[TEXTO]
========================================================================

11° Conversa com alunos da escola Rajghat – Banaras, Índia

Acho que devemos falar sobre algo do qual alguns de nós podem estar cientes, isto é, o desejo peculiar de poder sobre os outros e sobre si mesmo que a maioria de nós tem.

Eu acho que o poder é um dos desejos mais profundos, por trás do qual reside realmente aquele medo que vem de uma sensação de solidão, de uma sensação de frustração. O que estou dizendo pode ser difícil, mas por favor, ouça. Se alguém pode entender isto e ir além, então existe um tipo diferente de estado no qual o amor está. Se não se tem esse amor, a vida se torna monótona, cansativa, vazia e superficial.

Eu acho que é importante entender essa coisa que chamamos de poder – não o poder elétrico ou o poder à vapor, não a capacidade de fazer algo eficientemente, o que é tudo necessário. Estou falando de algo que é de maior significado, de valor muito profundo e sem entender qual eficiência, a capacidade de fazer as coisas se torna um meio de criar grande miséria, grande sofrimento para o homem.

A maioria de nós deseja poder de algum tipo, pode ser sobre o filho, a esposa ou marido, pode ser sobre um grupo de pessoas, em nome de um ideal ou em nome de um país. Este poder, este desejo de ter poder sobre os outros está sempre operando – mesmo sobre um empregado para dar-lhe ordens, ficar com raiva dele, forçá-lo. Esse desejo de poder não nasce de um sentimento de solidão? Você já se sentiu solitário? Você sabe o que é estar sozinho, não ter amigos, estar completamente sozinho, ser um ser isolado? Não ter nenhum amigo, nenhum sentimento de alguém em quem você possa contar ou em quem você possa confiar, estar em um estado de completo autoisolamento. Provavelmente, você não sentiu. A maioria de vocês evita, foge disso. Você só é despertado para isso em uma grande crise, na morte, mas você foge disso. Sem entender esse vazio, o mero controle através do poder leva a toda forma de frustração.

Provavelmente, é muito difícil entender tudo isso enquanto se é jovem, mas deve-se falar muito sobre isso, pois quando se envelhece, começa-se a ter poder sobre os outros e sobre si mesmo. O sannyasi quer ter poder sobre si mesmo e, portanto se controla através do ascetismo; isso lhe dá uma sensação de poder, uma sensação de domínio sobre si mesmo, sobre seus desejos. O fato de ele querer apenas algumas coisas para si mesmo cria nele uma extraordinária sensação de poder, um poder que é egocêntrico. E você também exige poder sobre os outros e nisso você sente uma grande sensação de libertação, de felicidade, de prazer. Você se sente capaz de dominar milhares de pessoas através de ideias, poder político, palavras. O medo está por trás de todo esse desejo de poder.

========================================================================

[Linhas de um conjunto de dados]
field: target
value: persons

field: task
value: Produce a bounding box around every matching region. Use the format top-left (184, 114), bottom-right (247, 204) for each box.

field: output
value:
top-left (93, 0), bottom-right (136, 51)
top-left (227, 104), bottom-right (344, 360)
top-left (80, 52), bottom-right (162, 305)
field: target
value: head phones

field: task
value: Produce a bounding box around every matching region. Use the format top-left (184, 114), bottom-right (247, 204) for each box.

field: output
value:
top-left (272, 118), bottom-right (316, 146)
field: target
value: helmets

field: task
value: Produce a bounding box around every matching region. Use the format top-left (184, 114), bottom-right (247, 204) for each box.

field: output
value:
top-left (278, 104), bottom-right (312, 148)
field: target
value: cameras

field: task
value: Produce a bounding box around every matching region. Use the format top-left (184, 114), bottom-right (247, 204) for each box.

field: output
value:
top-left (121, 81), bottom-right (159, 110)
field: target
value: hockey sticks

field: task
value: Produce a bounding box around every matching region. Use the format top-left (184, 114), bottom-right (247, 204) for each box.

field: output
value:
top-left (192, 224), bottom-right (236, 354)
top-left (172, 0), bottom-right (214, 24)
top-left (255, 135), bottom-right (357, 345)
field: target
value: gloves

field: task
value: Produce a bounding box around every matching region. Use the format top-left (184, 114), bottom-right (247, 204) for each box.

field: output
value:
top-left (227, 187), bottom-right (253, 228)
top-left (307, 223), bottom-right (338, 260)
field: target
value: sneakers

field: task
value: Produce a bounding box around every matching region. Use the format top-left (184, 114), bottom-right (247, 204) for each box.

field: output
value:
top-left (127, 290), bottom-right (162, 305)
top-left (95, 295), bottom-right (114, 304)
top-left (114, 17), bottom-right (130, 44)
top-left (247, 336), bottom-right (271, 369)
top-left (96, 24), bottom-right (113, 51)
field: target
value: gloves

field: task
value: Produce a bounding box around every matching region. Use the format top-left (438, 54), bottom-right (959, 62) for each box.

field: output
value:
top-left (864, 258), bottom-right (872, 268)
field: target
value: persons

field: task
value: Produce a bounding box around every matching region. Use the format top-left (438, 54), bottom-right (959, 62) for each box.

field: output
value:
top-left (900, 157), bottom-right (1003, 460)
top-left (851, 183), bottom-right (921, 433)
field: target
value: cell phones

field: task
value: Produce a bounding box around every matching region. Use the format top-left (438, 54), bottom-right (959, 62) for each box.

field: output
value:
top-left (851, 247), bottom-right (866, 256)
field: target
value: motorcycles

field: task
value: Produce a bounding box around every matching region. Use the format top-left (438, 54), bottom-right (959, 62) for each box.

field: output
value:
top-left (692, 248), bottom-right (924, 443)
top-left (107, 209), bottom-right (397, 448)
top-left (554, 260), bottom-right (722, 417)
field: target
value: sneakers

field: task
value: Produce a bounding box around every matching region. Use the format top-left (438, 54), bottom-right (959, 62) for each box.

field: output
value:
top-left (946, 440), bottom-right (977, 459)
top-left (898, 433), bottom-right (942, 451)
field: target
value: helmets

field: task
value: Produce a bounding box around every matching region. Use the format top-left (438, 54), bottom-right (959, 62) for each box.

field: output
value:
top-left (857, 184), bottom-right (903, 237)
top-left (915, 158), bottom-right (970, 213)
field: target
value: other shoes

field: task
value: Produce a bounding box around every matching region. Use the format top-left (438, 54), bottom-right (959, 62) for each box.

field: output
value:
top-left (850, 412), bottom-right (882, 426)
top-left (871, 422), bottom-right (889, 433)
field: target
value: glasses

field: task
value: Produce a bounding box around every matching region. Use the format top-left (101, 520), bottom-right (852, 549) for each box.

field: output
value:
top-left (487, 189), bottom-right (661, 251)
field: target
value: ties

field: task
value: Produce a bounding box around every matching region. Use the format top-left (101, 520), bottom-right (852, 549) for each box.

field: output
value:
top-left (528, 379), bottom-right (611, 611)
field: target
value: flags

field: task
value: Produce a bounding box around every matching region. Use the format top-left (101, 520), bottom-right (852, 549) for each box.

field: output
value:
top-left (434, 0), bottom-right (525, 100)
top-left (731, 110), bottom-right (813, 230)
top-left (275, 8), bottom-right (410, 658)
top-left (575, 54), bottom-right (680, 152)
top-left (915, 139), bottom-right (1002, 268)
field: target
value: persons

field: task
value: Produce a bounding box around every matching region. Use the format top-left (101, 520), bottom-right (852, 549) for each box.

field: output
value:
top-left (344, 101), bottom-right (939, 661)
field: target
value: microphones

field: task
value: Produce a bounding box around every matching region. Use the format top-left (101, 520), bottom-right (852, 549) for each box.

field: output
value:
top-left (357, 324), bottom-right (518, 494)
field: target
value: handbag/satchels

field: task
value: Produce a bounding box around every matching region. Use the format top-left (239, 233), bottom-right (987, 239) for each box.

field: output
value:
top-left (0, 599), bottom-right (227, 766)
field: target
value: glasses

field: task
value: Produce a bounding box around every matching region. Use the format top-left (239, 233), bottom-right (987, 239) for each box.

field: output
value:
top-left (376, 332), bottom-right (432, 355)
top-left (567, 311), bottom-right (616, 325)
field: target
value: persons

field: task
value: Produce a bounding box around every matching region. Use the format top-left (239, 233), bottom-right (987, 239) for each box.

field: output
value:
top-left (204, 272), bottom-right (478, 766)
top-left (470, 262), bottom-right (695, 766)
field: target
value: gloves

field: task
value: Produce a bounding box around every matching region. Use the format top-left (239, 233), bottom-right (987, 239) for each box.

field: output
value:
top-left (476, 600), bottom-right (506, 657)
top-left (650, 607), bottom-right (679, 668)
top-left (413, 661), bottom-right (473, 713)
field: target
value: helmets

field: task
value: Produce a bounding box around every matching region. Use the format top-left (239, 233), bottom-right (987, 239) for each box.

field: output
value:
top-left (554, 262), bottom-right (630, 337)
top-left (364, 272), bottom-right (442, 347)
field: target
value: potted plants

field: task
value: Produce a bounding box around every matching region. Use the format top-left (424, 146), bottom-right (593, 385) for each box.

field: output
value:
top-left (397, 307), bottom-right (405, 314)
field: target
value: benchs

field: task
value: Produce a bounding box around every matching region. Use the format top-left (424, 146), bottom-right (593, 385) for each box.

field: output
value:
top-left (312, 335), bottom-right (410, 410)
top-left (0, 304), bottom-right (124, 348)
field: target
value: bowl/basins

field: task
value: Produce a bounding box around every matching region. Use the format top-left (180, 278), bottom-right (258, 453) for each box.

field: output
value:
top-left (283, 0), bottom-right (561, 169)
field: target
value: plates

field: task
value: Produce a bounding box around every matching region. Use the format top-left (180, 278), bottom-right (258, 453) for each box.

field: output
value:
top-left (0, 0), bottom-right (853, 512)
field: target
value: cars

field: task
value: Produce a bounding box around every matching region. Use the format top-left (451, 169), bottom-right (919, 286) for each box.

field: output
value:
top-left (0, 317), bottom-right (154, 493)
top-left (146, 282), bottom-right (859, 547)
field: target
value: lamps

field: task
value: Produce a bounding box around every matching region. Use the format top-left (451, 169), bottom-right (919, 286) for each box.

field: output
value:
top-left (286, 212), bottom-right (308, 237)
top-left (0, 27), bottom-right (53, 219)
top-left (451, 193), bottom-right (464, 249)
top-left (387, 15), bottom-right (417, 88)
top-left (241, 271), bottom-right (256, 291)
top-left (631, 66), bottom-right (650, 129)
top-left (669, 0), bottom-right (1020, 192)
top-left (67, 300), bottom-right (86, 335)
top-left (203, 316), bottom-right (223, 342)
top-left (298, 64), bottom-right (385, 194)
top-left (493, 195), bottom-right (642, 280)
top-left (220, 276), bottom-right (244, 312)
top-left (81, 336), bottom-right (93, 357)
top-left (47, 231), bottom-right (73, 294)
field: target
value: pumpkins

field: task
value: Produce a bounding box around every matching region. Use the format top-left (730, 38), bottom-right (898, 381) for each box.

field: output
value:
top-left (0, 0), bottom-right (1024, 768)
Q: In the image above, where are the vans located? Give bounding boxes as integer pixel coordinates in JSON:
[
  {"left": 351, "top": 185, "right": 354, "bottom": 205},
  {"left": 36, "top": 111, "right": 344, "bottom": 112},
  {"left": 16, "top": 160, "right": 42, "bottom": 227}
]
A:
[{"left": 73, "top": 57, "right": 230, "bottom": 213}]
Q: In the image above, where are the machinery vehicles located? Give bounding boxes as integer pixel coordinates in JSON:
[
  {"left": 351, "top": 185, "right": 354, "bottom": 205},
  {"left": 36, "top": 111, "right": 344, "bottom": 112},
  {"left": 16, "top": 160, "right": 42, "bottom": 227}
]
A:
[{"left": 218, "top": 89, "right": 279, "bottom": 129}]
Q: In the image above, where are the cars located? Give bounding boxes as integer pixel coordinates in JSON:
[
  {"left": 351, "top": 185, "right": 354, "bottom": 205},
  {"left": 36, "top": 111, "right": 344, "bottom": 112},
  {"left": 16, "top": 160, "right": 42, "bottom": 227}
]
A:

========================================================================

[TAREFAS]
1 - Responda às perguntas abaixo com base na conversa sobre o poder.
(a) O que, segundo a conversa, está por trás de todo o desejo de poder?
(b) Por meio de que o sannyasi se controla?
(c) Em que momentos, de acordo com a conversa, a pessoa só é despertada para a solidão?
2 - Reproduza sem alterações o trecho da conversa sobre o poder que vai de "Acho que devemos" até "vazia e superficial.".
Os itens são um material à parte, sem relação com o texto.

[RESPOSTAS]
1 -
(a) O medo.
(b) Por meio do ascetismo.
(c) Em uma grande crise, na morte.

2 -
Acho que devemos falar sobre algo do qual alguns de nós podem estar cientes, isto é, o desejo peculiar de poder sobre os outros e sobre si mesmo que a maioria de nós tem.

Eu acho que o poder é um dos desejos mais profundos, por trás do qual reside realmente aquele medo que vem de uma sensação de solidão, de uma sensação de frustração. O que estou dizendo pode ser difícil, mas por favor, ouça. Se alguém pode entender isto e ir além, então existe um tipo diferente de estado no qual o amor está. Se não se tem esse amor, a vida se torna monótona, cansativa, vazia e superficial.